RECORDS SHOWN
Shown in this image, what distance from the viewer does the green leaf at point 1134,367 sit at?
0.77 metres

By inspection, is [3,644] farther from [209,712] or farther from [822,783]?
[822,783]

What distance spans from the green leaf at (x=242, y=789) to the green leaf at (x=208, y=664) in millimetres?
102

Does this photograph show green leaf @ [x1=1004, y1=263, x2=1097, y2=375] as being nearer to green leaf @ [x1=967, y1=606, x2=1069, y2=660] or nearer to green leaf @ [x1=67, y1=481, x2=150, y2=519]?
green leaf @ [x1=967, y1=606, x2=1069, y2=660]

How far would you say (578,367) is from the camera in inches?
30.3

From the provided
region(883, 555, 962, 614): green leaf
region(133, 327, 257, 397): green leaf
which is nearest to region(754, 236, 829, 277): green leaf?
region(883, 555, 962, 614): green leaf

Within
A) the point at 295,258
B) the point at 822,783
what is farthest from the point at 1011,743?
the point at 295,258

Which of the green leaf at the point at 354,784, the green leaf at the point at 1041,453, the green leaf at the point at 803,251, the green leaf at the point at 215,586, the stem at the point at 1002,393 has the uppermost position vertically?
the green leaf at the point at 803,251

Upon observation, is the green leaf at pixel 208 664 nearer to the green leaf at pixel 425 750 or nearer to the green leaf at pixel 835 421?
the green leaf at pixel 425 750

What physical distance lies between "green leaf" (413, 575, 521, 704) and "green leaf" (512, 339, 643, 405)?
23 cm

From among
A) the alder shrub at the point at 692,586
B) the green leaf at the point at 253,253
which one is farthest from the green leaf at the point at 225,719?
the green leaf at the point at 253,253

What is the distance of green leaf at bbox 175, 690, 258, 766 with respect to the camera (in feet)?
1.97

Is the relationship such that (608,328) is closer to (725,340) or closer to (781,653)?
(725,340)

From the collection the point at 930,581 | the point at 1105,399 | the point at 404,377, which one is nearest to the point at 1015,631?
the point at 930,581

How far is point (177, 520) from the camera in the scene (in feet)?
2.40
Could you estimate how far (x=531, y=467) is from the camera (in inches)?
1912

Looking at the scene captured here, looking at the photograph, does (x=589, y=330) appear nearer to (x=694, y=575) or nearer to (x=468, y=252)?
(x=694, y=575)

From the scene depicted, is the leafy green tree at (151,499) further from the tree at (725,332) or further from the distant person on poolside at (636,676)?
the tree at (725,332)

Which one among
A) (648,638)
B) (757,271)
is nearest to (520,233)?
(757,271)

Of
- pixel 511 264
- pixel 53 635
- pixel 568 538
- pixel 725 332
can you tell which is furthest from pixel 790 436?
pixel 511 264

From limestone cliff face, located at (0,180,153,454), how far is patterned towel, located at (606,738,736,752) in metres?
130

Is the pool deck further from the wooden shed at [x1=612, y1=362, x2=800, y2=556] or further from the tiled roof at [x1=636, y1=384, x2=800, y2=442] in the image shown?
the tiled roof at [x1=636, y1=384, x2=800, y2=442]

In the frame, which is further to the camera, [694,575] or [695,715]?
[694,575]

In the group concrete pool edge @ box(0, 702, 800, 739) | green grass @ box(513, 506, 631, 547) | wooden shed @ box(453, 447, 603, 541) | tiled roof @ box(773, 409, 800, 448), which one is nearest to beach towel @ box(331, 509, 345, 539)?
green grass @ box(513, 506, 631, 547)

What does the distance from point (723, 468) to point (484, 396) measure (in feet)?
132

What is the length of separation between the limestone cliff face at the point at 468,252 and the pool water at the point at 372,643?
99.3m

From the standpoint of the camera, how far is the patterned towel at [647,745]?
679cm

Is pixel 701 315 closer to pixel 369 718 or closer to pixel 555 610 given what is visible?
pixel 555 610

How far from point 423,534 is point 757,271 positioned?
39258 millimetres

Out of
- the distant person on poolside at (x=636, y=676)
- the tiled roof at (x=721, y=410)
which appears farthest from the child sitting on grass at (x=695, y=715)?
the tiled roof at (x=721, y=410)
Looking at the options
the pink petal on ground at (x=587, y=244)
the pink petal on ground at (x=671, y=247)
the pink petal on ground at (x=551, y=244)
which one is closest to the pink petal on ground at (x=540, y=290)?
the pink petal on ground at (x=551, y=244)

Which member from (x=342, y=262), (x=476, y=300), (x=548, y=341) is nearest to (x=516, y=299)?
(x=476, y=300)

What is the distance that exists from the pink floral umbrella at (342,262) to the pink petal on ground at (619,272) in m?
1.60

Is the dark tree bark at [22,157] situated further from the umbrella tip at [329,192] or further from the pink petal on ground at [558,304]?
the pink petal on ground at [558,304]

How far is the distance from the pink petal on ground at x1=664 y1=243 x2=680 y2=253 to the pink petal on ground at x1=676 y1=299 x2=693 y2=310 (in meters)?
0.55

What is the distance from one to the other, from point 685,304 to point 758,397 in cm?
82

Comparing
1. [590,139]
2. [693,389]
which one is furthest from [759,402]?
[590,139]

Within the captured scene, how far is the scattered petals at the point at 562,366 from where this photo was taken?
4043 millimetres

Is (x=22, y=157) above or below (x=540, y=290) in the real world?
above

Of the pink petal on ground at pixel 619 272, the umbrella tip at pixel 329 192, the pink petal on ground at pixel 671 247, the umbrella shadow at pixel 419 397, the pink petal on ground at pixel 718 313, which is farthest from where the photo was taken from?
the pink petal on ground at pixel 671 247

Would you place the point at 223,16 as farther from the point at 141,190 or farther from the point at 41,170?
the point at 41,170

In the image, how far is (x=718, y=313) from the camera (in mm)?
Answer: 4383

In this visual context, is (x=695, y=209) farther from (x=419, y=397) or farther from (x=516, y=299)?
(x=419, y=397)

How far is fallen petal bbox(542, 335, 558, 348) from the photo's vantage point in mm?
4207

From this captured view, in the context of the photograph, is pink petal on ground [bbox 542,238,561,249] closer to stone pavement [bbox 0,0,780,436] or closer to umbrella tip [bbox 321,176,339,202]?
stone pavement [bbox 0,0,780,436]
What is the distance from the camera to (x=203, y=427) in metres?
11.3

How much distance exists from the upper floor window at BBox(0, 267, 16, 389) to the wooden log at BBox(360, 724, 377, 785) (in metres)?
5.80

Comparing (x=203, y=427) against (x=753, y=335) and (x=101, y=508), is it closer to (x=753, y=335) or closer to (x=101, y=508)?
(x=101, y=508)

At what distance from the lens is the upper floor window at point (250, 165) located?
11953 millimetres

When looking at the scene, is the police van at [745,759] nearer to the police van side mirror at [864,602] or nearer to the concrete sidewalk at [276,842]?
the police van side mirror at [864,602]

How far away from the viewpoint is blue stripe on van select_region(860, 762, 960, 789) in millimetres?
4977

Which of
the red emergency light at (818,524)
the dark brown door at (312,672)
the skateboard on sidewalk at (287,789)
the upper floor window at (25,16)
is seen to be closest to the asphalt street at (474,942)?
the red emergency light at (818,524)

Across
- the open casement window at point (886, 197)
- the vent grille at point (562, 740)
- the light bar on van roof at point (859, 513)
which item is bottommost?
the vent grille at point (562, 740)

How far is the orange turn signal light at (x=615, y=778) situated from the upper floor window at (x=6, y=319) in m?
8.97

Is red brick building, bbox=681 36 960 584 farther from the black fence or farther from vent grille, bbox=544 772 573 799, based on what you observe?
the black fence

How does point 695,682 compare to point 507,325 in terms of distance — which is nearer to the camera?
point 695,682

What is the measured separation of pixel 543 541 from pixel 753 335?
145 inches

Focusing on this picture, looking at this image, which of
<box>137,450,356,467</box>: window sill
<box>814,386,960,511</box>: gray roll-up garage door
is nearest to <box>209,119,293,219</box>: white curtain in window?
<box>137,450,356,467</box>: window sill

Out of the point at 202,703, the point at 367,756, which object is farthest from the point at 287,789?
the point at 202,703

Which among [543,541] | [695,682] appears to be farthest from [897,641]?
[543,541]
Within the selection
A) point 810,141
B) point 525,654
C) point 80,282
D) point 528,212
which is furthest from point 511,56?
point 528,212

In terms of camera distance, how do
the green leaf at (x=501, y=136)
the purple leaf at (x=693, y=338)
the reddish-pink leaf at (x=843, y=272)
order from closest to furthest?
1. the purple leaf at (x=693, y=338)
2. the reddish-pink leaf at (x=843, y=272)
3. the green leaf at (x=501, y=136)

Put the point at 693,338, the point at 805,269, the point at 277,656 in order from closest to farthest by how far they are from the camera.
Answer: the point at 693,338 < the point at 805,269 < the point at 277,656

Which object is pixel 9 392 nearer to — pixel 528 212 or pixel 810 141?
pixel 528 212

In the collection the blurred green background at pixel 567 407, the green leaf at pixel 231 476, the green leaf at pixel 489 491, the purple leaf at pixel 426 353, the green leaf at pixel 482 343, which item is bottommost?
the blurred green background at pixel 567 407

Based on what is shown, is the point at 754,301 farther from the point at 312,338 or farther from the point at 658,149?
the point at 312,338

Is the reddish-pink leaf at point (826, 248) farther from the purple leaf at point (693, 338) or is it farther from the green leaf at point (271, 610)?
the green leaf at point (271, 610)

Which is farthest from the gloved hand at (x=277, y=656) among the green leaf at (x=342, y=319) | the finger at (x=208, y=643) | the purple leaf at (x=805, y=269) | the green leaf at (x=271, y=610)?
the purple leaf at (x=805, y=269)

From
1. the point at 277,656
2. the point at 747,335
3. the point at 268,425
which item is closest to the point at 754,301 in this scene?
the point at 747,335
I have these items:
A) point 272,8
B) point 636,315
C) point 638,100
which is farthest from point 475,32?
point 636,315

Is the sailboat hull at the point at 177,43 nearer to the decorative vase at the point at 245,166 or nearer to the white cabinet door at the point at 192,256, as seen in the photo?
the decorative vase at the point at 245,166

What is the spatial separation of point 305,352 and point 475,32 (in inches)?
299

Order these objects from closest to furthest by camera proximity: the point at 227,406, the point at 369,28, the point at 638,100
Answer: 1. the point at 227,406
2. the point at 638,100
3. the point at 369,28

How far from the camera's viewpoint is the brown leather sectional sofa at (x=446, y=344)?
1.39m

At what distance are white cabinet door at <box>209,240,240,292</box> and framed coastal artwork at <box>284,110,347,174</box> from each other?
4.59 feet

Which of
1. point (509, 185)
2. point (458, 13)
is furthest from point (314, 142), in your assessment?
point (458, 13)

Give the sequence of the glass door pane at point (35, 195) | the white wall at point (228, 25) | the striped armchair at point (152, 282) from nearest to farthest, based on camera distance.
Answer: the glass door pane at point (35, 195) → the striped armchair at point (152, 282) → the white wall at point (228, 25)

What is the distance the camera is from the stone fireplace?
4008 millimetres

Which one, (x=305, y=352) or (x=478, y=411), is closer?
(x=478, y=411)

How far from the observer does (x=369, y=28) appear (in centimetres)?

DIRECTIVE
Repeat, without change, each line of the data above from the one that contains "How far from the camera's" through the final line, counting both.

OUTPUT OF THE TASK
How far from the camera's viewpoint is the brown leather sectional sofa at (x=446, y=344)?
1.39m

At what distance are white cabinet door at <box>209,240,240,292</box> and framed coastal artwork at <box>284,110,347,174</box> from each other?
4.59 feet

Which of
1. point (509, 185)
2. point (458, 13)
is furthest from point (314, 142), in your assessment?
point (458, 13)

Give the sequence of the glass door pane at point (35, 195) | the white wall at point (228, 25) | the striped armchair at point (152, 282) from nearest to farthest, based on camera distance.
Answer: the glass door pane at point (35, 195) → the striped armchair at point (152, 282) → the white wall at point (228, 25)

What is the distance the camera is from the stone fireplace?
4008 millimetres

Which one, (x=305, y=352) or (x=478, y=411), is closer?
(x=478, y=411)

How far from the observer does (x=369, y=28) appear (in centimetres)?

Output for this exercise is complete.